Dakwah Itu Punya Ilmu Dulu, Gitu Kata Imam Ghazali

FOTO: sabak/niam

Penulis: Qowim Musthofa

Setelah membaca rubrik Ngaji Hadis Bersama Gus Rum, pikiran saya benar-benar terganggu dengan hadis ballighu anni walau ayatan , sampaikanlah dariku sementara hanya satu ayat.

Hadis itu benar-benar telah menjadi buku dan tangan bagi penggerak hijrah masal di media sosial. Meme-meme pun banyak saya temukan tentang hadis tersebut.

Orang-orang yang sedang berada dalam intensitas beragama yang tinggi, kemudian dengan semangat membagikan konten-konten agama yang secara substansial masih perlu didiskusikan.

→ Tugas Pengerjaan:
**A.** Menurut teks kutipan, rubrik apa yang dibaca penulis sebelum pikirannya terganggu oleh sebuah hadis?
**B.** Sebutkan semua nama orang yang muncul dalam judul, baris penulis, dan isi teks kutipan.
**C.** Rangkumlah teks kutipan dalam dua kalimat.

→ Data Mentah:
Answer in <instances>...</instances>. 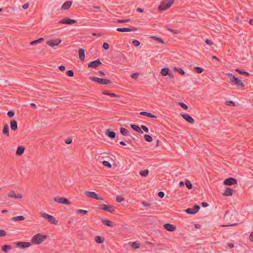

→ Jawaban Tiap Tugas:
**A.** Rubrik Ngaji Hadis Bersama Gus Rum.

**B.** Imam Ghazali, Qowim Musthofa, Gus Rum

**C.** Setelah membaca rubrik Ngaji Hadis Bersama Gus Rum, penulis merasa terganggu oleh hadis ballighu anni walau ayatan. Hadis itu banyak dipakai oleh penggerak hijrah massal di media sosial dan muncul dalam banyak meme, sementara orang-orang yang sedang bersemangat beragama membagikan konten agama yang secara substansial masih perlu didiskusikan.